__Source document__.
I guess it all comes down to the many variables, layout, size, etc. It also depends on your use of the space. I work there 3 days/week and also do wood working, other fix it projects, and occasionally watch football games. During none of these activities am I ever cold/uncomfortable. In fact, if I didn't work, watch football, I wouldn't need the stove, moving around is enough to keep me warm.


----------



## semipro (Jan 8, 2016)

mass_burner said:


> I guess it all comes down to the many variables, layout, size, etc. It also depends on your use of the space


Not really.
With a heat source in the basement your basement temps won't change much if you insulate the walls as long as that heat can move upstairs.
Simply put; if you insulate your basement walls you'll either use less fuel to maintain current temps throughout the house or temps in the house will increase.
I'm assuming here that heat produced in the basement has a way to move to upper levels.  If its trapped in the basement then basement temps will most certainly go up.


----------



## gzecc (Jan 8, 2016)

Don't forget to install 1/2" sheet rock above the top plate of the framed wall prior to installing the wall. This is fire blocking. Easy to do prior to the all construction.


----------



## mass_burner (Jan 8, 2016)

semipro said:


> Not really.
> With a heat source in the basement your basement temps won't change much if you insulate the walls as long as that heat can move upstairs.
> Simply put; if you insulate your basement walls you'll either use less fuel to maintain current temps throughout the house or temps in the house will increase.
> I'm assuming here that heat produced in the basement has a way to move to upper levels.  If its trapped in the basement then basement temps will most certainly go up.


My basement stairs are outside the inner basement envelope. There are 2 sliding aluminum clad 2" doors, one on each side of the two car garage. I think these doors have foam inside cause they are pretty light for their size. 

No other way for heat to escape freely  upstairs.


----------



## mass_burner (Jan 9, 2016)

So, is it worth insulating if you're not trying to heat upstairs?


----------



## semipro (Jan 9, 2016)

mass_burner said:


> So, is it worth insulating if you're not trying to heat upstairs?


Not as much so.  You're still burning more wood than you'd have to if the walls and floor were insulated.  However, since you're only heating the basement and it has restricted use it just may not make sense to invest time and money there.  
That said, unless your basement ceiling is very well insulated and air sealed (not just FG stuffed between the joists), a lot, if not most, of the heat you produce in the basement is migrating upstairs.


----------



## mass_burner (Jan 9, 2016)

semipro said:


> Not as much so.  You're still burning more wood than you'd have to if the walls and floor were insulated.  However, since you're only heating the basement and it has restricted use it just may not make sense to invest time and money there.
> That said, unless your basement ceiling is very well insulated and air sealed (not just FG stuffed between the joists), a lot, if not most, of the heat you produce in the basement is migrating upstairs.


I have no insulation at all, open joist bays everywhere. Wood floors above benefit. I have an l-shaped sectional/coffee table area 3' in front of the stove.

__Dataset content__.
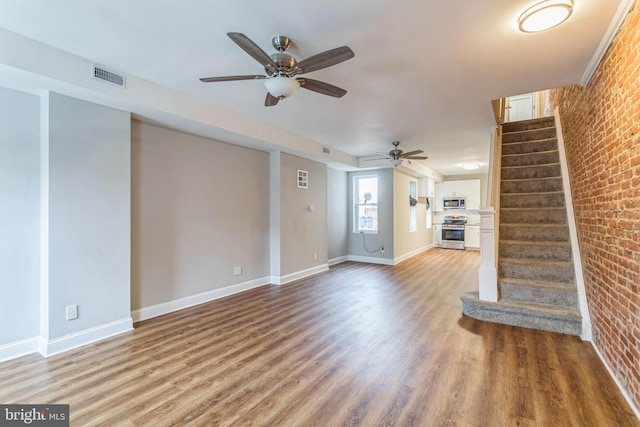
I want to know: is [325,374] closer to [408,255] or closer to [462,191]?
[408,255]

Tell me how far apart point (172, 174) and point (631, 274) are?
446 centimetres

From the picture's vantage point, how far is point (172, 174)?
12.7 feet

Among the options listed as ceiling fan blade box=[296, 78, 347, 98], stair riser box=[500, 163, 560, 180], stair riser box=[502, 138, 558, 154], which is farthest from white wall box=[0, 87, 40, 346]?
stair riser box=[502, 138, 558, 154]

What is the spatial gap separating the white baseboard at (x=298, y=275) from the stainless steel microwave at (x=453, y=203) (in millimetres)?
5462

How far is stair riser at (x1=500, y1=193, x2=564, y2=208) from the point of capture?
4137 mm

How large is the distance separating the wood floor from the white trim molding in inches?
100

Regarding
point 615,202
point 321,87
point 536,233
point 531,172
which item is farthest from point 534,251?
point 321,87

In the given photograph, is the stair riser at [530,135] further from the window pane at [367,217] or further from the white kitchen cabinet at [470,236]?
the white kitchen cabinet at [470,236]

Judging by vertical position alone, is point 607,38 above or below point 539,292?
above

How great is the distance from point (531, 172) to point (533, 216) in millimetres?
830

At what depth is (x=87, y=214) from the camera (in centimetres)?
290

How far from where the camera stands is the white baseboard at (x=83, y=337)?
270 centimetres

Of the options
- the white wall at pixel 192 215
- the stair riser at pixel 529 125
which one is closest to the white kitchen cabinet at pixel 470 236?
the stair riser at pixel 529 125

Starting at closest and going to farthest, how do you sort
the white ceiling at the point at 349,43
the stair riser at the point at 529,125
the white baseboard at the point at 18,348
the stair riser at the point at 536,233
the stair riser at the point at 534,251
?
the white ceiling at the point at 349,43 → the white baseboard at the point at 18,348 → the stair riser at the point at 534,251 → the stair riser at the point at 536,233 → the stair riser at the point at 529,125
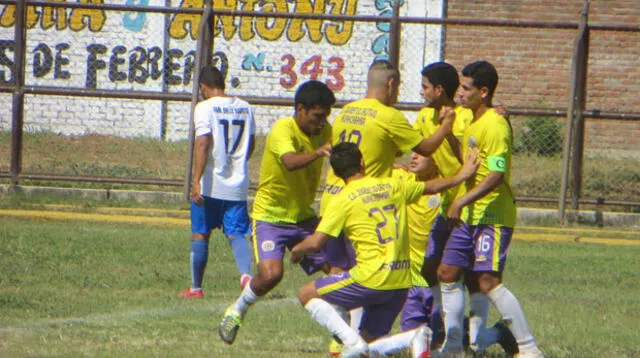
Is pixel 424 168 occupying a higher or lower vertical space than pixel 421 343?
higher

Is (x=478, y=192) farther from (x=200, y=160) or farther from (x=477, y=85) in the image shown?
(x=200, y=160)

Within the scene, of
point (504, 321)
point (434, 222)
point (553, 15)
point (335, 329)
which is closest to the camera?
point (335, 329)

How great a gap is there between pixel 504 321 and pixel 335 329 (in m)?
1.30

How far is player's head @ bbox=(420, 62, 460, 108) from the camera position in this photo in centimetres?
779

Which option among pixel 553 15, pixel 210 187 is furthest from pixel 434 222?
pixel 553 15

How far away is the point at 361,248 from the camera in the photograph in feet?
22.4

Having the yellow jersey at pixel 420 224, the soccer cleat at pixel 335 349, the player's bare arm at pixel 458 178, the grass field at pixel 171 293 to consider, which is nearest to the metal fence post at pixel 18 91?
the grass field at pixel 171 293

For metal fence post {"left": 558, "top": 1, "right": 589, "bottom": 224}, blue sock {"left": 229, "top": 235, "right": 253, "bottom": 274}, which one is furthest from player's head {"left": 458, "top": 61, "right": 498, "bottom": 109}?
metal fence post {"left": 558, "top": 1, "right": 589, "bottom": 224}

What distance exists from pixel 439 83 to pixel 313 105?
88 centimetres

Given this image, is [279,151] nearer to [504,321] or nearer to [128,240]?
[504,321]

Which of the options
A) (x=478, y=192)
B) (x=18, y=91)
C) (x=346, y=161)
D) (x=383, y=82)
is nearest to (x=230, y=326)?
(x=346, y=161)

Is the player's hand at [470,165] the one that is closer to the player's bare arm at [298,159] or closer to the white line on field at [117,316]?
the player's bare arm at [298,159]

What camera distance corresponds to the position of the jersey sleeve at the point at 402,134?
25.3ft

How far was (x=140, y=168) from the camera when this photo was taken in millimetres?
17953
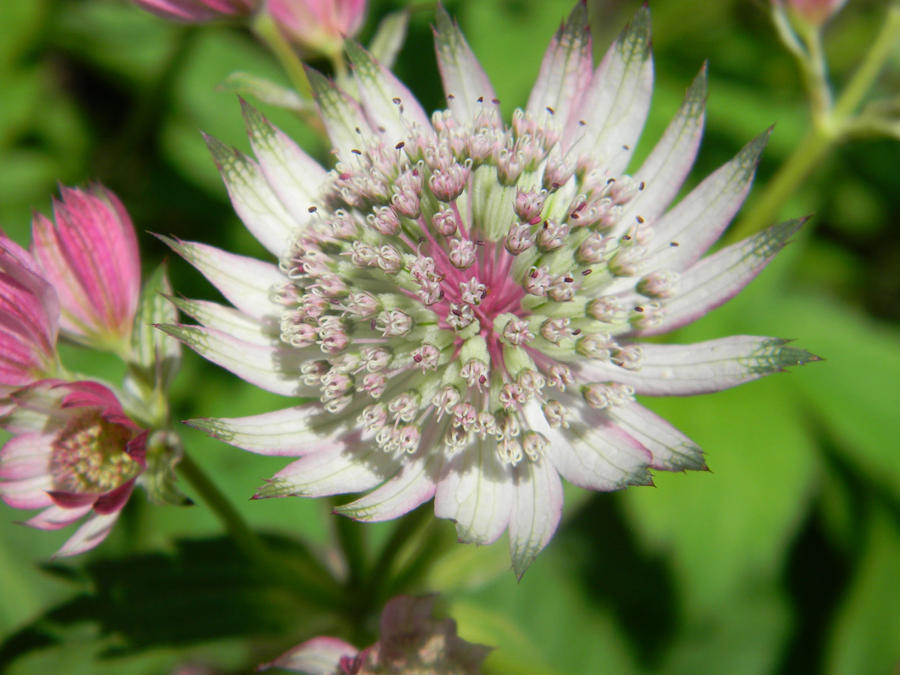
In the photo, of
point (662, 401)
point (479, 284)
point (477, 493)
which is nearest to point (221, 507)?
point (477, 493)

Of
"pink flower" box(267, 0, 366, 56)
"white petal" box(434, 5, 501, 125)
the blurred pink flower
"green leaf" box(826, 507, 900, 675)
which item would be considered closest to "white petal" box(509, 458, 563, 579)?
"white petal" box(434, 5, 501, 125)

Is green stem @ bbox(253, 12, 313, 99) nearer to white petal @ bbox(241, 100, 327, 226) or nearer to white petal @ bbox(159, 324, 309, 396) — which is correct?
white petal @ bbox(241, 100, 327, 226)

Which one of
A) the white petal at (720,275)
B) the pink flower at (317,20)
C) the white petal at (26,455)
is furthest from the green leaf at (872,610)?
the white petal at (26,455)

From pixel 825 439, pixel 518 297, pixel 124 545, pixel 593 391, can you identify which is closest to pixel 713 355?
pixel 593 391

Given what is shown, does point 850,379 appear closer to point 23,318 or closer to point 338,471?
point 338,471

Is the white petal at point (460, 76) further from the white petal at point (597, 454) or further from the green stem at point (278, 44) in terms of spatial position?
the white petal at point (597, 454)
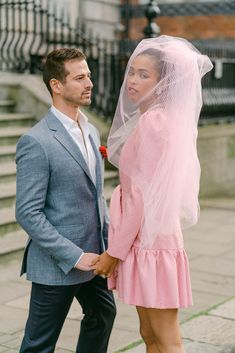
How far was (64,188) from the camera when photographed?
11.5 feet

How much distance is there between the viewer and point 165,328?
11.4ft

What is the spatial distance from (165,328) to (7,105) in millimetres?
6850

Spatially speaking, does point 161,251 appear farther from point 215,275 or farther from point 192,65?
point 215,275

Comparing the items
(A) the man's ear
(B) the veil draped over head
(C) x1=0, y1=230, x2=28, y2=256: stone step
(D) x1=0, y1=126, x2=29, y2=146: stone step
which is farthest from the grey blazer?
(D) x1=0, y1=126, x2=29, y2=146: stone step

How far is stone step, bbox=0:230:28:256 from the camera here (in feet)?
22.9

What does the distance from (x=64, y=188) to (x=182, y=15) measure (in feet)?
48.0

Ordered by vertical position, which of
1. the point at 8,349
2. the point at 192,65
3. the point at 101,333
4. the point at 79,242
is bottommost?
the point at 8,349

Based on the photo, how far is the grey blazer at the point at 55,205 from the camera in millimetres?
3396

__Written tasks__.
• 1. Copy the rows from the line with "Comparing the items" through the final line of the rows, both included, keeping every line unchanged.
• 2. Write what follows the last sentence of the forum thread about insulating a wood-stove-heated basement.

__Answer list__.
• 1.
Comparing the items
(A) the man's ear
(B) the veil draped over head
(C) x1=0, y1=230, x2=28, y2=256: stone step
(D) x1=0, y1=126, x2=29, y2=146: stone step
which is farthest from the grey blazer?
(D) x1=0, y1=126, x2=29, y2=146: stone step

How far is stone step, bbox=0:230:28:256 from the camera here (in feet)?
22.9

What does the distance from (x=64, y=188) to (x=182, y=15) measure (in feet)?
48.0

Ordered by vertical position, which of
1. the point at 8,349
2. the point at 192,65
3. the point at 101,333
4. the point at 79,242
is bottommost?
the point at 8,349

Based on the photo, how far is the grey blazer at the point at 55,205 from the camera in millimetres?
3396

• 2.
----------



## mass_burner (Feb 24, 2016)

mass_burner said:


> I have no insulation at all, open joist bays everywhere. Wood floors above benefit. I have an l-shaped sectional/coffee table area 3' in front of the stove.


Had to feel it for myself, but man am I using more wood in the basement. If I used the same amount upstairs yesterday, the house would be 85. 

I can't tell if the heat is floating to the further end of the basement,  if cold air is coming in from the garage, or if the walls are soaking up the heat.


----------



## semipro (Feb 24, 2016)

You'd be amazed the amount of heat the walls and earth beyond suck up.  I was.


----------



## woodgeek (Feb 25, 2016)

Taped XPS IS a vapor barrier.

AND, the concrete is going to be (assumed) wet/damp anyway.  So, nothing that molders in contact.  THis is why I don't like the fiberglass/stud approach in a basement.

I tapconned 1x1's on 16" centers with the screws going through a continuous sheet of 1" taped XPS up against the concrete.  Then put another 1" of XPS between the 1x1's, so I have 2" of XPS total and no thermal or moisture bridges.  The wood can dry to the outside.  I then screwed drywall to the 1x1s.  They sell 'systems' of plastic studs that work similarly.


----------



## semipro (Feb 25, 2016)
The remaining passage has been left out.